Chloe cries in her room.
The Nine Lives of Chloe King — with its metaphors of growing up, its misfit protagonist and her friends and her single mom, dying in the pilot — is obviously trying to fill the void left by another blonde high-school superheroine show. But Buffy had Joss — can I call him just Joss? I feel like I could call him Joss — his distinct voice and awareness of what an incredibly silly premise he was working with. Chloe King is too self-serious to take its premise and run with it, and its few moments of putting ironic distance between the characters and the plot, or between the characters and the Buffy fanboy audience, are utterly misplaced. There’s the obligatory exposition of the mechanics and origin of Chloe’s powers — suffice it to say that it’s far too stupid to go into here — but Chloe’s some kind of demi-goddess thing, like The Secrets of Isis, and now she’s forbidden from kissing any boys, except this one who’s also some kind of demi-god thing and is also a dream complete fucking tool. Chloe kissing a human will kill him — cut to Chloe realizing she just killed the guy she kissed at the club last night.
While Buffy‘s dialogue dealt with the absurdity of her world by being blunt and quippy, Chloe King sounds clipped, either characters talking about themselves, over each other, or else like the writers are Martians extrapolating humanoid interactions from sitcoms. Everywhere Chloe King feels perfunctory, especially compared to something as imaginative as Buffy: its action is sluggish, the metaphor doesn’t really work, and which pseudo-mythic figure would you rather by, the Slayer or the Uniter? The Uniter is probably making high-minded speeches at third-world peace conferences while the Slayer’s having all sorts of awesome vampire sex.

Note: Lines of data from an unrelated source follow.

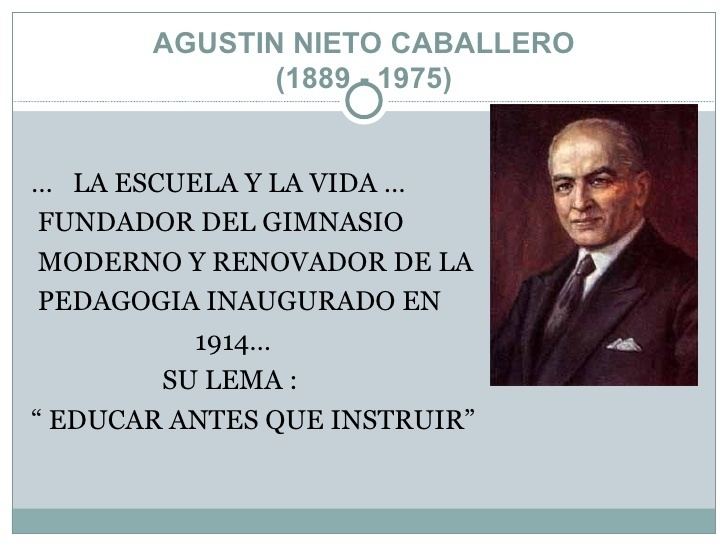 Agustín Nieto Caballero Agustin nieto caballero diapositivas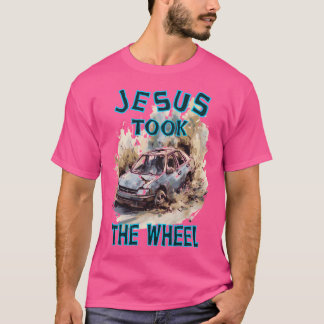 Jesus Took The Wheel T-Shirt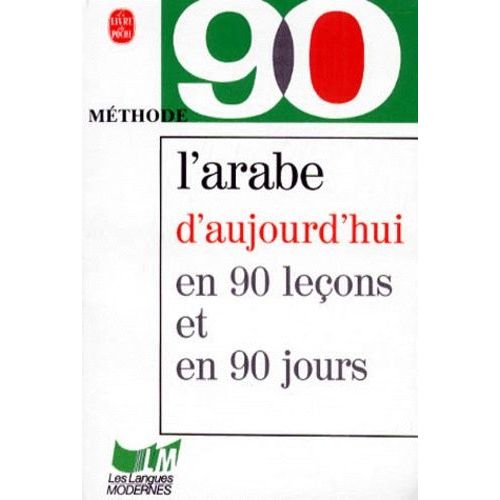 L'arabe D'aujourd'hui En 90 Lecons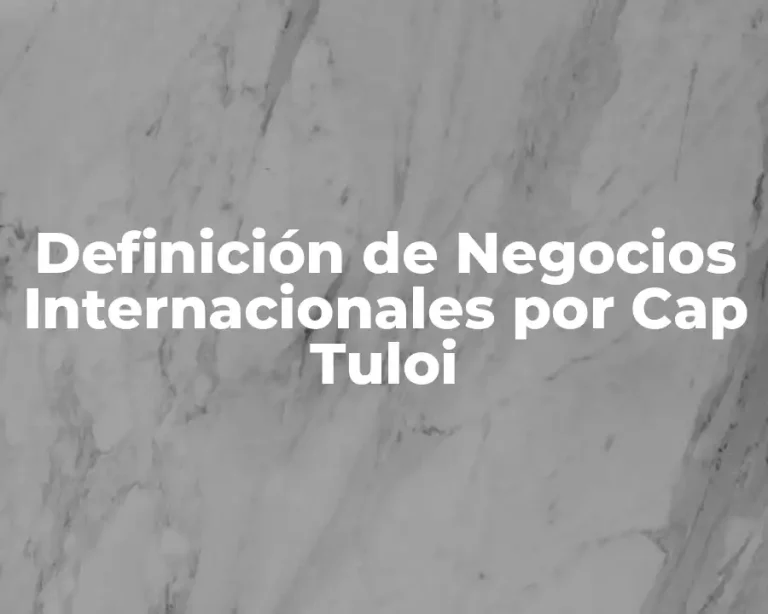 Definición de Negocios Internacionales por Cap Tuloi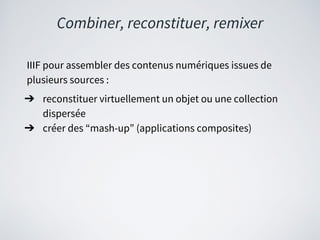Combiner, reconstituer, remixer
IIIF pour assembler des contenus numériques issues de
plusieurs sources :
➔ reconstituer v...
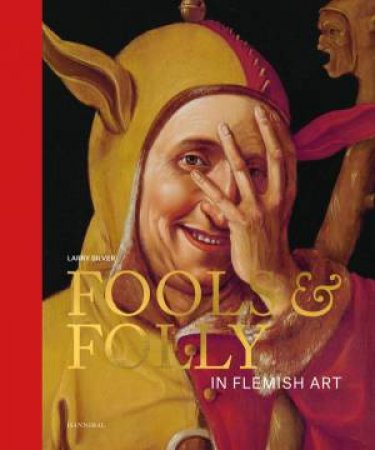 Fools & Folly: In Flemish Art by LARRY SILVER
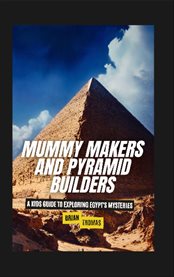 Mummy Makers and Pyramid Builders : A Kids Guide to Exploring Egypt's Mysteries cover image cdn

Chloe hits the ground with an ABC Family-friendly lack of thud and splatter, and opens her eyes. The genre demands that now’s the time for an Idiot Plot, where Chloe needs to keep her new superpowers secret from her friends or… actually, Chloe King barrels its plot right through that trap, and the pilot’s final ten minutes, while full of groan-worthy conventions, are better than utterly insufferable. Chloe’s Asian Xander becomes the show’s first, and certainly not last, damsel in distress, getting himself kidnapped (groan). Chloe and her weird-hatted friend drive to the abandoned warehouse (groan) where he’s being held. Chloe tells her friend to stay in the car (groan). There’s an ill-lit, poorly edited fight between Chloe and the generic bad guy from the tower. Asian Xander somehow frees himself, hits the generic bad guy with a two-by-four, and the generic bad guy doesn’t even notice (groan). Then Weird-Hatted Willow hits the generic bad guy with some electrically charged wire or something and he goes down!
Little things like that make me happy. I mean, think back to Buffy and how many seasons went by before Willow ever did anything useful. Four? Five? Was Xander ever useful? I don’t think so. Didn’t he even make a heartfelt speech to Dawn in the last season about how utterly fucking useless he was? On the other hand, it’s not like Asian Xander is funny or anything, so I guess Joss is still in the lead, like that’s a huge surprise.